Bayesian Data Analysis

Repeated Measurement

Suppose you measured 3 participants’ IQs with 3 parallel IQ tests. The test scores were (90, 95, 100), (105, 110, 115), and (150, 155, 160) respectively for them. Since these tests are parallel tests, they can be treated as the equivalent testing instruments. Thus, the measuring noise (\(\sigma\)) should be the same among them and each participant should get a similar score among them - the reliability issue. What are the estimates of these 3 participants’ IQs? What is the estimate of the test precision?

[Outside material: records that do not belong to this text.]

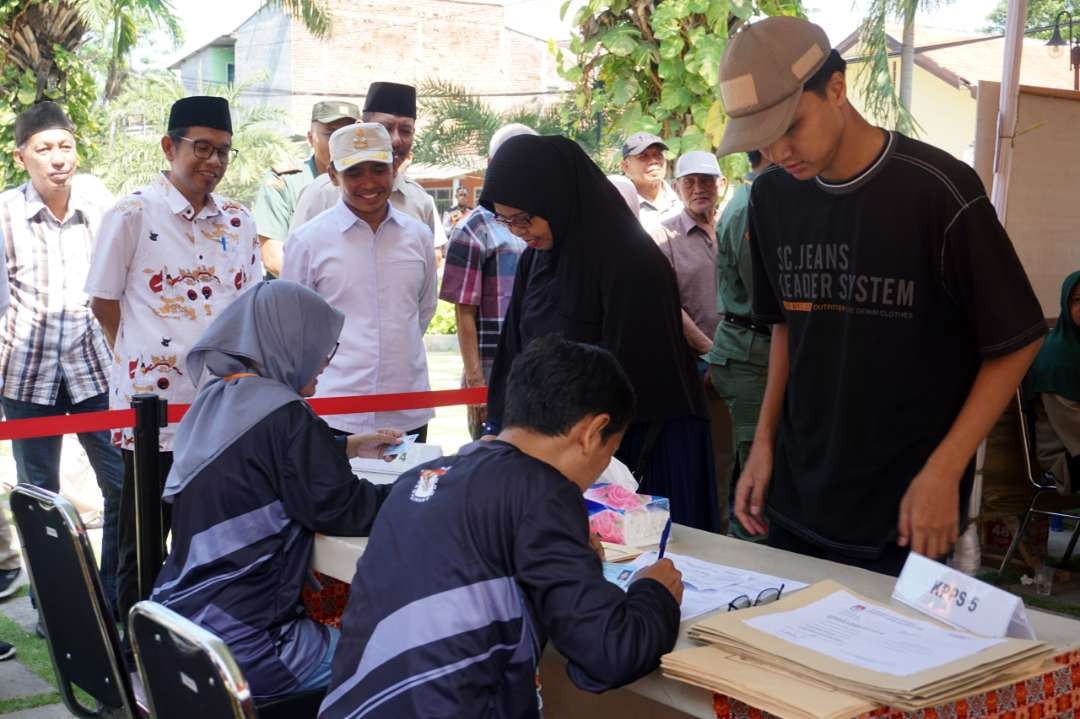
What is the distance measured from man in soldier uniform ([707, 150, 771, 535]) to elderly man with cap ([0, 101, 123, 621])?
228 centimetres

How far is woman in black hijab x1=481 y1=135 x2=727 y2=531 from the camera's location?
3119 mm

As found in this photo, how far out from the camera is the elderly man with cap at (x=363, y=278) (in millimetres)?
4039

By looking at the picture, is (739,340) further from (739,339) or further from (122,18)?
(122,18)

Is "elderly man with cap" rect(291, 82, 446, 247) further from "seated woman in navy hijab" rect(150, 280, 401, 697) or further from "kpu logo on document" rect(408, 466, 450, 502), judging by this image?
"kpu logo on document" rect(408, 466, 450, 502)

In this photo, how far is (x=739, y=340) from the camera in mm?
4605

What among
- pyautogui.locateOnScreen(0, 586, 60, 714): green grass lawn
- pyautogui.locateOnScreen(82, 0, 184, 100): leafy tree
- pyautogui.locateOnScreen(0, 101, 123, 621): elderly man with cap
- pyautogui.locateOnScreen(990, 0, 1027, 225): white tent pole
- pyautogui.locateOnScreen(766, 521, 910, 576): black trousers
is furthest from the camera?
pyautogui.locateOnScreen(82, 0, 184, 100): leafy tree

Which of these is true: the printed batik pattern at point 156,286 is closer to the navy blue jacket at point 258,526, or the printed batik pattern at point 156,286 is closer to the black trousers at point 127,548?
the black trousers at point 127,548

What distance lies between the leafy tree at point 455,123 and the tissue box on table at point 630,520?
53.2 feet

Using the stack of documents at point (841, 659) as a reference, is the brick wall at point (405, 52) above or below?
above

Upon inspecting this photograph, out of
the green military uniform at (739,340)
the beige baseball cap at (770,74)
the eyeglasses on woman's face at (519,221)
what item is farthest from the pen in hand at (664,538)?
the green military uniform at (739,340)

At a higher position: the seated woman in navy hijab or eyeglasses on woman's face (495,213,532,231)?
eyeglasses on woman's face (495,213,532,231)

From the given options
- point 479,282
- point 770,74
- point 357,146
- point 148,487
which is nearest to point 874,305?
point 770,74

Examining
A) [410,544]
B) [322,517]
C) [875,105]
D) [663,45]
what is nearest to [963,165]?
[410,544]

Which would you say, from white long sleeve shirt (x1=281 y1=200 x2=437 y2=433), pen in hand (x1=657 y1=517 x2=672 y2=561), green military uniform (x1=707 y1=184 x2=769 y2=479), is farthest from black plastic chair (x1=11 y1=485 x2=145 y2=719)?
green military uniform (x1=707 y1=184 x2=769 y2=479)
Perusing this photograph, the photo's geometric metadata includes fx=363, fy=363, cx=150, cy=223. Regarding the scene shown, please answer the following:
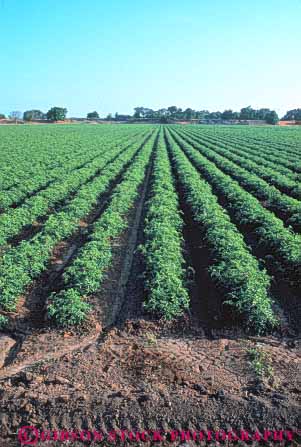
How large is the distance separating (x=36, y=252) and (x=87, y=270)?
1.79 meters

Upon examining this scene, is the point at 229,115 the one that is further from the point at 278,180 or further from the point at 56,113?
the point at 278,180

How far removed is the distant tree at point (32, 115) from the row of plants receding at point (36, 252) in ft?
458

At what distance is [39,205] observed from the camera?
14.1 metres

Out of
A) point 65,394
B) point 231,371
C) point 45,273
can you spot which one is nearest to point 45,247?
point 45,273

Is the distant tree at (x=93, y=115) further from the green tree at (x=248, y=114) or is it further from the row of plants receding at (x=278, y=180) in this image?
the row of plants receding at (x=278, y=180)

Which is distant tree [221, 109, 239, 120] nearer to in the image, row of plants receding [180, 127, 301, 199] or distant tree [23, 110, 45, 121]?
distant tree [23, 110, 45, 121]

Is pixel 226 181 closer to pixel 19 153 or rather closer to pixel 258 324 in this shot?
pixel 258 324

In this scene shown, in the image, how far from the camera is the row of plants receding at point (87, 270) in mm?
7048

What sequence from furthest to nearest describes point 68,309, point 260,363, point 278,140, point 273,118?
point 273,118
point 278,140
point 68,309
point 260,363

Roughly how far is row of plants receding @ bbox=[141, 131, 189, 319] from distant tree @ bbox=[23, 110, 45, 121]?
466 feet

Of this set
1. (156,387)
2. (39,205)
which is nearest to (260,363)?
(156,387)

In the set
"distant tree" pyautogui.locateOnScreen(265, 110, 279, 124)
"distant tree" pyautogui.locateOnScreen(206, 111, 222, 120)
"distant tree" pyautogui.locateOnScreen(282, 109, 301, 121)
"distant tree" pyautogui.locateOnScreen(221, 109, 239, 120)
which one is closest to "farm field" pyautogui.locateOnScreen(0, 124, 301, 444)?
"distant tree" pyautogui.locateOnScreen(265, 110, 279, 124)

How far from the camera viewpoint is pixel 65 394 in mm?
5113

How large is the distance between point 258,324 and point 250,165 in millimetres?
19239
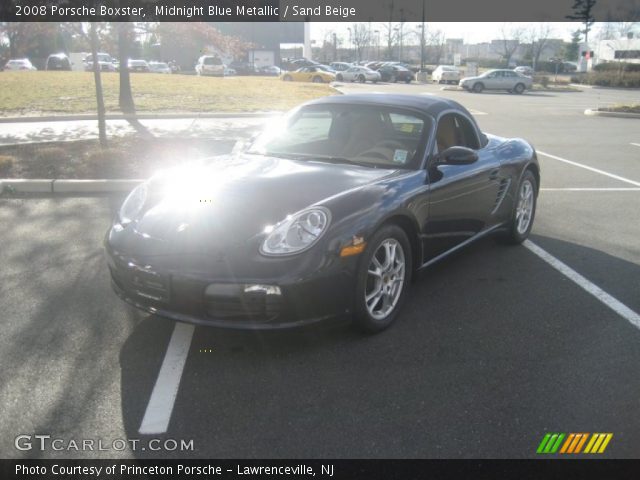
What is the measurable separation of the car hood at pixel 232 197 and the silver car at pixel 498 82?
34.4 metres

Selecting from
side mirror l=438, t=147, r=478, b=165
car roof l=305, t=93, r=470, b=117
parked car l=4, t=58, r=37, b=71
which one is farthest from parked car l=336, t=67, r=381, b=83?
side mirror l=438, t=147, r=478, b=165

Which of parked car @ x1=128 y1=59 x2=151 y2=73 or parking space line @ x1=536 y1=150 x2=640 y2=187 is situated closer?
parking space line @ x1=536 y1=150 x2=640 y2=187

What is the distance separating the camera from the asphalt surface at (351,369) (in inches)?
107

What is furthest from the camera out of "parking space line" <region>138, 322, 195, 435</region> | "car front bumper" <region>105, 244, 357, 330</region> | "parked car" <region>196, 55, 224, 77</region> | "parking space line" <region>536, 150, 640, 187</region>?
"parked car" <region>196, 55, 224, 77</region>

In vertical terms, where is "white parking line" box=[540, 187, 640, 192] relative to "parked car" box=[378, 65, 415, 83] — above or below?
below

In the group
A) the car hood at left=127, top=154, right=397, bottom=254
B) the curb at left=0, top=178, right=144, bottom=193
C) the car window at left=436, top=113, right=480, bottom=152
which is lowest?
the curb at left=0, top=178, right=144, bottom=193

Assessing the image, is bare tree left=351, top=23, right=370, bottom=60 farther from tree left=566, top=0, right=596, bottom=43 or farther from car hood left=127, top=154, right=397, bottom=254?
car hood left=127, top=154, right=397, bottom=254

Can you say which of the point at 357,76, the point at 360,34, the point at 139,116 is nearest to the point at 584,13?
the point at 360,34

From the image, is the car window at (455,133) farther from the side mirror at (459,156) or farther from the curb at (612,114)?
the curb at (612,114)

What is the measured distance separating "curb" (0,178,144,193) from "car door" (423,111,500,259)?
14.3 feet

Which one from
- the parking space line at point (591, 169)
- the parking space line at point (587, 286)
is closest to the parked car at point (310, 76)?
the parking space line at point (591, 169)

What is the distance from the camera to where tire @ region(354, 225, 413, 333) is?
3.49 meters

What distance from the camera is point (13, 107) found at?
15.8 m

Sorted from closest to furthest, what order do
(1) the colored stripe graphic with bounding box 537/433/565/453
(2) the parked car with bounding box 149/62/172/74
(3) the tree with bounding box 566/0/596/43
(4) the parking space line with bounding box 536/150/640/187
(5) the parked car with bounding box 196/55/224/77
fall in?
(1) the colored stripe graphic with bounding box 537/433/565/453 → (4) the parking space line with bounding box 536/150/640/187 → (5) the parked car with bounding box 196/55/224/77 → (2) the parked car with bounding box 149/62/172/74 → (3) the tree with bounding box 566/0/596/43
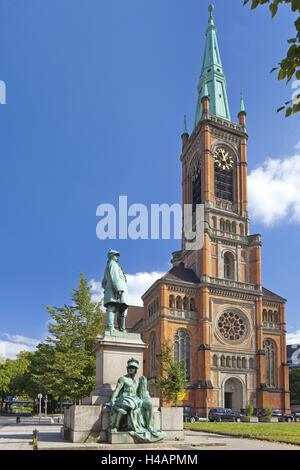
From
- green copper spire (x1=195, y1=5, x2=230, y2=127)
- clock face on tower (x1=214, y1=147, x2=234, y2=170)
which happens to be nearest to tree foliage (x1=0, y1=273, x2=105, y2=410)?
clock face on tower (x1=214, y1=147, x2=234, y2=170)

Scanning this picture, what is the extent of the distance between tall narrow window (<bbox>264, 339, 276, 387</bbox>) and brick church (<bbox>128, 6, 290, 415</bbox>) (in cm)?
13

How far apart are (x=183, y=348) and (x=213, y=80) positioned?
137ft

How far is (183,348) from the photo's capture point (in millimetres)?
50281

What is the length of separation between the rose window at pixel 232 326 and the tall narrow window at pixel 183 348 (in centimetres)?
441

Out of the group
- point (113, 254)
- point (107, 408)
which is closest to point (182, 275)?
point (113, 254)

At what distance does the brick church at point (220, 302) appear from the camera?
4997 cm

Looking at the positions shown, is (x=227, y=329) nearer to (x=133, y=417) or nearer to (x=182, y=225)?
(x=182, y=225)

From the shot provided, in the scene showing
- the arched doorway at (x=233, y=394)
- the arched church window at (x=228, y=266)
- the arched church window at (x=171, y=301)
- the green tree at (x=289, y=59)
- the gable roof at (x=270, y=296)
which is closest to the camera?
the green tree at (x=289, y=59)

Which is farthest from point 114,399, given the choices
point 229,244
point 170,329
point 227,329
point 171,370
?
point 229,244

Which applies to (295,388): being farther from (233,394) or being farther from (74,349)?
(74,349)

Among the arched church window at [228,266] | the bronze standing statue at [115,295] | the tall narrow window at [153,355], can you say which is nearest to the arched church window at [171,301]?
the tall narrow window at [153,355]

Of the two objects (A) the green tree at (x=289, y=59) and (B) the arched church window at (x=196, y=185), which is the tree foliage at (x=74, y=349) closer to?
(A) the green tree at (x=289, y=59)

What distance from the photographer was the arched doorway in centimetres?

As usual, we start from establishing a model with a suitable likelihood function to deal with this problem. Since the scores on an IQ test are always normally distributed, the likelihood function can be the normal distribution. Since these are parallel tests, this question can be regarded as measuring each participant’s IQ for three times for estimating the true IQ score of each participant. Let’s start from preparing the data.

Prepare Data

K<-matrix(c(90,95,100,
            105,110,115,
            150,155,160),3,3,byrow=T)
datalist<-list(K=K,nsubj=dim(K)[1],ntest=dim(K)[2])

Set up model

We set up the model as follows. It is assumed that the prior distribution of the mean IQ is a uniform distribution between 0 and 300. The prior distribution of precision is assumed to be a Gamma distribution with the two parameters both as 0.001.

modelString<-"
model{
   for(j in 1:ntest){
      for(i in 1:nsubj){
         K[i,j]~dnorm(mu[i],lambda)
      }
   }
   # Prior
   # mu
   for(i in 1:nsubj){
      mu[i]~dunif(0,300)
   }
   # lambda
   lambda~dgamma(0.001,0.001)
   sigma<-pow(lambda,-0.5)
}"
writeLines(modelString,con="e7_model.txt")

Compile the model.

library(rjags)

## Loading required package: coda

## Linked to JAGS 4.3.0

## Loaded modules: basemod,bugs

e7_model<-jags.model(file="e7_model.txt",data=datalist,
                     n.chains=2,n.adapt=100)

## Compiling model graph
##    Resolving undeclared variables
##    Allocating nodes
## Graph information:
##    Observed stochastic nodes: 9
##    Unobserved stochastic nodes: 4
##    Total graph size: 21
## 
## Initializing model

update(e7_model,n.iter=10000,thin=10)
post_e7<-coda.samples(e7_model,c("mu","sigma"),n.iter=10000,thin=10)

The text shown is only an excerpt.